Из меня вырывается ответный рык, зверь я, зверь она, мы оба охотники и добыча. Балерунья была заурядной балериной, но в этом красном сумраке взаимной охоты она гениальна. Она одаривает своими сокровищами с такой самозабвенной щедростью, что огребаешь их столько, сколько в другом случае не унёс бы. Моему охотнику сразу после выстрела по силам ещё одна, новая охота, на что последние годы согласен лишь с ней.

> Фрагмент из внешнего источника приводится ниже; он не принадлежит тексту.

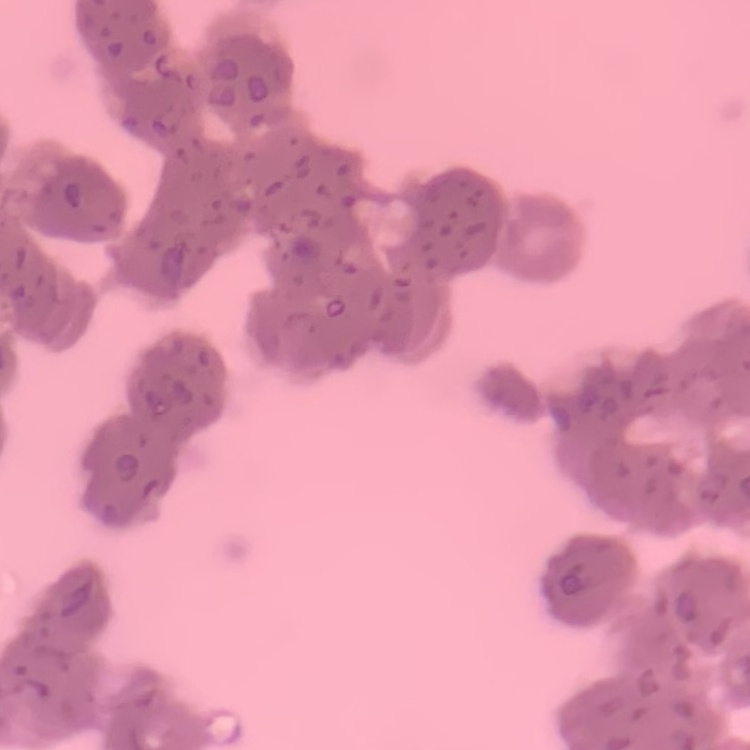
The erythrocytes show rouleaux formation. Square crop of a larger photomicrograph. Thin blood smear. Field's or Giemsa stain.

Однако я всё же уже не тот, каким был ещё и десять лет назад. Да и она не та. Десять лет назад нам нужен был час, ещё раньше часа полтора, теперь нам хватает получаса. Лёжа с ней рядом на спине, я вяло думаю о том разговоре, что у нас состоялся. Кажется, она приняла мою просьбу благосклонно. Словно бы ей давно хотелось от меня чего-то подобного, и вот дождалась. Как если б моя просьба разом дала ей надо мной власть, которой она желала и которой всё не могла получить. Что это за власть, когда она и без того властвует надо мной уже целую треть моей жизни, так мне и не удаётся понять: сознание моё становится всё сонней, сонней – и меня уводит в сон.
– Эй, ну-ка! – посмеиваясь, трясёт меня Балерунья, когда я, принуждённый ею открыть глаза, устремляю на неё вопросительный взгляд. – Разоспался. Давай, поднимайся. Девушка довольна. Но она привыкла начинать утро без свидетелей.
Минут через десять, обутый, одетый, освежённый несколькими пригоршнями холодной воды из-под крана, я стою в прихожей около входных дверей, и Балерунья прощально целует меня особым своим, провожающим поцелуем – легко, но цепко, словно говоря: я тебя отпускаю, но ты мой.
– Лиз, мы договорились? – не могу удержаться, спрашиваю я, прежде чем уйти.
– Что за вопрос? – Во взгляде её глаз и в голосе – ярко выраженный упрёк. – Конечно.